Filed under: B_Hivia,Edwardston Station Gallery,Norum,Rubi Forest — baker Blinker @ 8:21 am

More details soon, but for the past 2 days I’ve been heavily involved in creating a new gallery in Noru called b_hivia on my 2 remaining 1024 parcels there. As of about 8 tonight it’s done! It presents an alternate way of displaying almost all the photographs and collages of the 2 main Horisme galleries, or the Gallery at the Temple of TILE (Edna’s photos) and the Edwardston Station Gallery (my collages). There are strengths and weaknesses to both displays. If the Temple of TILE hadn’t been recently revised itself I might just say the heck with it and go with b_hivia as the main venue for Edna’s photos. I’m still tempted… I’ll have more to say about these 2 display options later. Some pictures for now of b_hivia, and, yes, it uses the old b_hivia from Gliese as its base. There’s 4 of them in this new structure, kind of a mini-Ubertemple. But the Ubertemple was too big, and perhaps its smaller successor in Otherland was as well. This seems to be just the right, and will fit snugly onto 2 side-by-side 1024s (2048 total, of course). This makes it also the alternate version of the stacked cube version of the Temple of TILE and the Edwardston Station Gallery first proposed this Spring (after the demolishment of the Otherland mega-gallery), which also fits snugly on the same amount of property (2 1024s). Very interesting… I’ll give a tour asap. And I want to chat w/ Hucka D. a little bit tonight as well. Don’t want to forget about Rubisea. But I have some more land decisions coming up soon. Do I give up Horisme already, since I have the new b_hivia in Noru at half the prim count (and 1/2 the land)? Do I rent more land in Noru, since I know I want to keep b_hivia there now? (there’s an issue with who can build at each location — considerably more options in Noru since Hucka D. and Baker Blinker can also build/rez things
there). Also the proximity to Chilbo must weigh in here; I simply am not attracted now to the Atoll continent like I use to before the escape this past winter, although I’ll always have a soft spot for the Rubi Forest itself… and the Great Wall a bit. And I have a good SL/RL friend that lives in the immediate area. Difficult decisions coming up. I’ve been in Noru about 2 1/2 months, with 3 months assured since I’ve paid rent through 8/15. And now it will be beyond for at least the 2 parcels that the spanking new b_hivia hovers above in the sky now (it’s at almost 300 meters).

Data extract =>
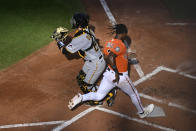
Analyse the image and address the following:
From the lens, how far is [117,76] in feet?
20.7

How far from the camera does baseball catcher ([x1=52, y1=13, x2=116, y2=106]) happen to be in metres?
6.44

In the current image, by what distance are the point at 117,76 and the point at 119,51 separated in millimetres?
562

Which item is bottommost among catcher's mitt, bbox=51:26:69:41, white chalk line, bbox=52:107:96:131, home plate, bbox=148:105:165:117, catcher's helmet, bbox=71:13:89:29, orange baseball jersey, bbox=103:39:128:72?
home plate, bbox=148:105:165:117

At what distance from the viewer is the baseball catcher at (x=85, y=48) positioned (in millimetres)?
6438

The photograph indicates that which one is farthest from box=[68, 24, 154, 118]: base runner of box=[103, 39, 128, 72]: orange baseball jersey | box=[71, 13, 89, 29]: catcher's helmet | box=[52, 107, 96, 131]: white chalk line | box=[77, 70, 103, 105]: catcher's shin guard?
box=[71, 13, 89, 29]: catcher's helmet

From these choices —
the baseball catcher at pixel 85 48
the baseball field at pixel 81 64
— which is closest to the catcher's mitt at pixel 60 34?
the baseball catcher at pixel 85 48

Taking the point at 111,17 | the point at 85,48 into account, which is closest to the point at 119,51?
the point at 85,48

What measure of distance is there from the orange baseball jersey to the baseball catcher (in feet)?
1.51

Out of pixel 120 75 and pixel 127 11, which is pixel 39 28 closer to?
pixel 127 11

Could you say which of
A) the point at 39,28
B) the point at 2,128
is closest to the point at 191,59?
the point at 39,28

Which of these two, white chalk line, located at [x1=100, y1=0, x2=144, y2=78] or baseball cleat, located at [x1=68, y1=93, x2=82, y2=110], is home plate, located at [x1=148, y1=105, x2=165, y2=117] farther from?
baseball cleat, located at [x1=68, y1=93, x2=82, y2=110]

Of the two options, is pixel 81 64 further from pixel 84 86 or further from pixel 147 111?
pixel 147 111

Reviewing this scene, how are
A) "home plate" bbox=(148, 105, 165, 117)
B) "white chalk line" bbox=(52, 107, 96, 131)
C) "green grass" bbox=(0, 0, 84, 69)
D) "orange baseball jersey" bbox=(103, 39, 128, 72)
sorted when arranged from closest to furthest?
"orange baseball jersey" bbox=(103, 39, 128, 72)
"white chalk line" bbox=(52, 107, 96, 131)
"home plate" bbox=(148, 105, 165, 117)
"green grass" bbox=(0, 0, 84, 69)

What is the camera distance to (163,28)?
10.4 metres
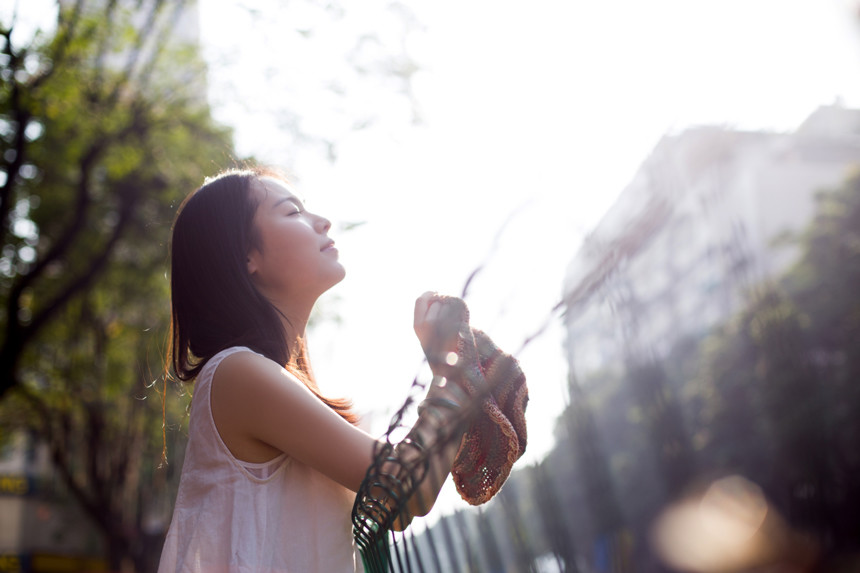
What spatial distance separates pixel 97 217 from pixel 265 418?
10843mm

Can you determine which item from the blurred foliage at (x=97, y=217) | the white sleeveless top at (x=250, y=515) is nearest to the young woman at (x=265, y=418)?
the white sleeveless top at (x=250, y=515)

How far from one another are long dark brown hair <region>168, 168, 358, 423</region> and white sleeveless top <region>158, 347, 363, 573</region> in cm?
21

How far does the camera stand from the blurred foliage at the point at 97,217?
7.71 m

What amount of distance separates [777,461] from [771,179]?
11.4 metres

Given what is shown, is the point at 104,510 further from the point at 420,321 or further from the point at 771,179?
the point at 771,179

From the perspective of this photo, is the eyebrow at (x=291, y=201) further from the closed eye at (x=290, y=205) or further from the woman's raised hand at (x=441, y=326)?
the woman's raised hand at (x=441, y=326)

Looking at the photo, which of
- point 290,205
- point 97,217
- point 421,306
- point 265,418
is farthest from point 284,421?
point 97,217

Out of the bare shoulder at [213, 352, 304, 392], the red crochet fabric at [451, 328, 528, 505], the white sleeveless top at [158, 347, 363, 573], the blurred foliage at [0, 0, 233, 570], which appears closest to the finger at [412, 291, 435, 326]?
the red crochet fabric at [451, 328, 528, 505]

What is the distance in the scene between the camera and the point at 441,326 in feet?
3.32

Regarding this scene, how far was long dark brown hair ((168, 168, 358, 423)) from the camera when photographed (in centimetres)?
176

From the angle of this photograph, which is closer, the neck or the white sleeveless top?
the white sleeveless top

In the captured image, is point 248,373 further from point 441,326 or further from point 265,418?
point 441,326

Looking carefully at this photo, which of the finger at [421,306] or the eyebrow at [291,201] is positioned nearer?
the finger at [421,306]

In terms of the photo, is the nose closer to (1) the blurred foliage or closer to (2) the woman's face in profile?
(2) the woman's face in profile
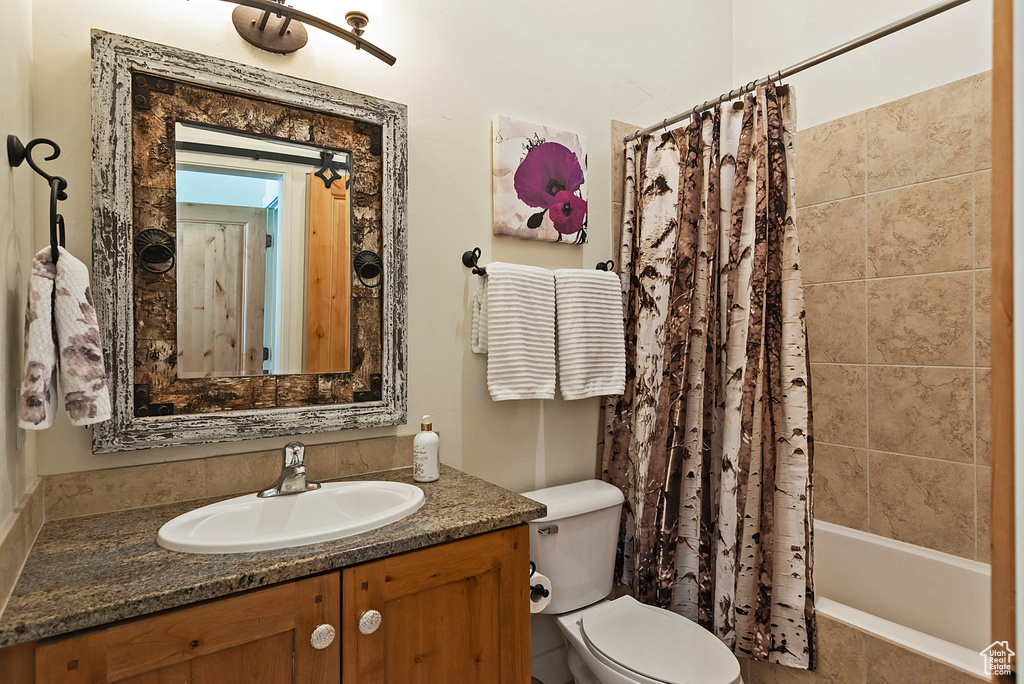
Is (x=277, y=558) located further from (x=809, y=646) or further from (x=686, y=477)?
(x=809, y=646)

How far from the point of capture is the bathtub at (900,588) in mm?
1714

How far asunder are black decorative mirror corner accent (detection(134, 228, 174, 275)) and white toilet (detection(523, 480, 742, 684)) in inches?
46.4

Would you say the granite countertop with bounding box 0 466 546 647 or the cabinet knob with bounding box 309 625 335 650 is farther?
the cabinet knob with bounding box 309 625 335 650

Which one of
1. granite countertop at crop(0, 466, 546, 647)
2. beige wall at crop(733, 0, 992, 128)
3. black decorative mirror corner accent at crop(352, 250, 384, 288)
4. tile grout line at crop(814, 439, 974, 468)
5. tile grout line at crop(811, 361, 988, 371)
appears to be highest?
beige wall at crop(733, 0, 992, 128)

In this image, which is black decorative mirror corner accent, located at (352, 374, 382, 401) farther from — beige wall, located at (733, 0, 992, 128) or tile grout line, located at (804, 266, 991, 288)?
beige wall, located at (733, 0, 992, 128)

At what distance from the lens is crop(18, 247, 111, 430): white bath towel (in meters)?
0.91

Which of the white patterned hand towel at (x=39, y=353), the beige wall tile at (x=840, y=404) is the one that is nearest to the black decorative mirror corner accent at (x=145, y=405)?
the white patterned hand towel at (x=39, y=353)

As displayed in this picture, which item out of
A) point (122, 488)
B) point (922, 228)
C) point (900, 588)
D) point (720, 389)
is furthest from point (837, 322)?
point (122, 488)

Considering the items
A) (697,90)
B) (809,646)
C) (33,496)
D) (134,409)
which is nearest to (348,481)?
(134,409)

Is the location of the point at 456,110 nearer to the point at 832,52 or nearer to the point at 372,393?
the point at 372,393

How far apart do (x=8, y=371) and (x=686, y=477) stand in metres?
1.74

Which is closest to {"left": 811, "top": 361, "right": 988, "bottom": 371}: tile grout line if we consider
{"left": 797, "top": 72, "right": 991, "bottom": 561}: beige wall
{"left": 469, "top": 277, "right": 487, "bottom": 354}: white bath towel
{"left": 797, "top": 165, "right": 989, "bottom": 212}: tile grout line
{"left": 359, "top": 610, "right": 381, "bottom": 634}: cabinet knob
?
{"left": 797, "top": 72, "right": 991, "bottom": 561}: beige wall

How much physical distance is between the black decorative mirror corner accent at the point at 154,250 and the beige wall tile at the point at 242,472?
47 centimetres

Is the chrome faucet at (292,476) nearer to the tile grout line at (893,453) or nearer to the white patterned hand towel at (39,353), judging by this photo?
the white patterned hand towel at (39,353)
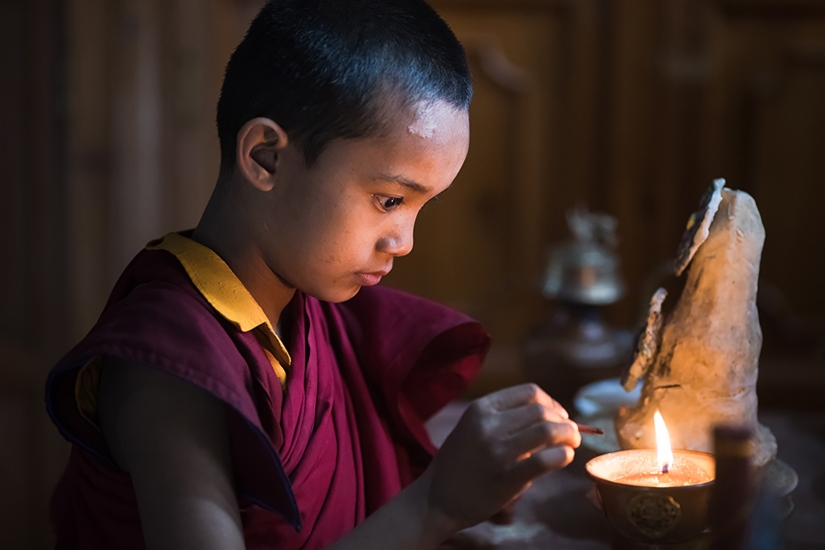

What you need to do => Continue the blog post about the new b_hivia gallery in Noru, picking up right after its final sentence.

Task result =>
There’s also the problem of where to put the newer narrative, SL photograph based galleries, starting with Where are we on that? and extending through “E” a letter of stories now. Both of these galleries have their origin in exhibits for the Something To Chro About Gallery in Yapland. Do I now keep that as well? I’ve been in Yapland, wow, almost 1/2 a year, an eternity in SL, at least for me. And I definitely want to keep options open for renting in other places as well, especially, now, Maebaleia, or most immediately. I still have my cottage in Bluedrake presently.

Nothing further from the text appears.